Good coffee and quips with David Sedaris
Trashing other books on the best-seller list . . . Teasing Dublin waitresses . . . There’s a sense of devilment about Sedaris, an arch humorist whose stories are a lesson in precision writing
“I’m not writing about my sister, really, I’m just writing I’d made plans before she killed herself. I’d made plans for my whole family to get together at the beach for a week, and so we did. We got together at the beach for a week. So it’s a story about our week at the beach with this kind of hanging [over us], because she had left it in her will that we could not have her body or attend her funeral, so it was like . . . ” he laughs slightly nervously, “our hands were kind of tied. Because normally you’d be planning the funeral or just come from the funeral and you would have thought, ‘Oh, it was so nice to see so and so at the funeral’, but there was none of that.

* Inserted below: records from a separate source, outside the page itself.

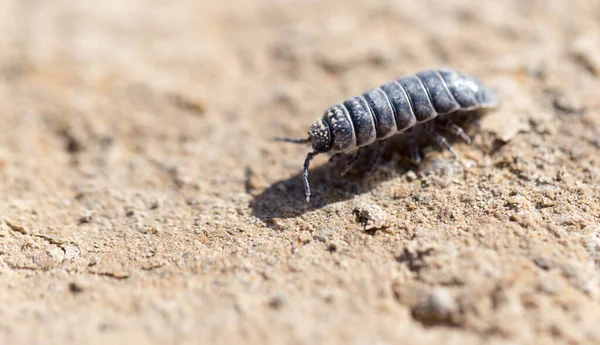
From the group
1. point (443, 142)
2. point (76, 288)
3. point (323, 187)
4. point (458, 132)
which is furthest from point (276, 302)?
point (458, 132)

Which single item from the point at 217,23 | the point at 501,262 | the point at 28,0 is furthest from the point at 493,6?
the point at 28,0

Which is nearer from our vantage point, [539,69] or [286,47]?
[539,69]

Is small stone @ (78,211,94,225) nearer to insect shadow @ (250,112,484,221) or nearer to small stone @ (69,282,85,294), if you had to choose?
small stone @ (69,282,85,294)

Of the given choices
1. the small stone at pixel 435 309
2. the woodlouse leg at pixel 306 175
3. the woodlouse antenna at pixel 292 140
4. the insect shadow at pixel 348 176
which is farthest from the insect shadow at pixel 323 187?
the small stone at pixel 435 309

“We used to go to the beach every summer when we were kids, and we hadn’t been in 20 years. So kind of revisiting that beach situation, but you’re not young any more, we’re middle-aged now and there’s a conspicuous absence. But I would still like it to be funny because there were things that happened that week that were funny, so it’s going to be interesting to see if I can pull that off.”
Dublin Airport story
Sedaris’s notebook goes everywhere, and he finds himself constructing stories in different places – such as Dublin Airport.
“When I was in line this morning, I thought about writing a story that would take place in line. But it’s really hard to pull that off, a completely interior story. I was in line this morning, deciding in which order I would kill people, basically. Like all the Americans who were in line, I was just thinking: can you say anything that’s not a cliche? And then the noise that people make? That laugh, that they feel like they have to make a sound or something? Like, oh God.”
He recalls an excellent interior story by Dorothy Parker, Shall We Dance. “There has to be a way to make that work. And because it’s a passport line too, I’d be killing people of all races and nationalities, equally, without discrimination.”
He laughs and goes off into the characters: “And you know the guy who just doesn’t . . . it’s like, he hasn’t advanced in 15 feet. What are you doing on your phone? What are you doing on your phone that you didn’t notice that? You’ve been standing here for over an hour and every time the line advances. Do you know what I mean? Like who are you texting? You have no friends.”
He cracks up. “You start hating everybody in that situation. So I made little notes.”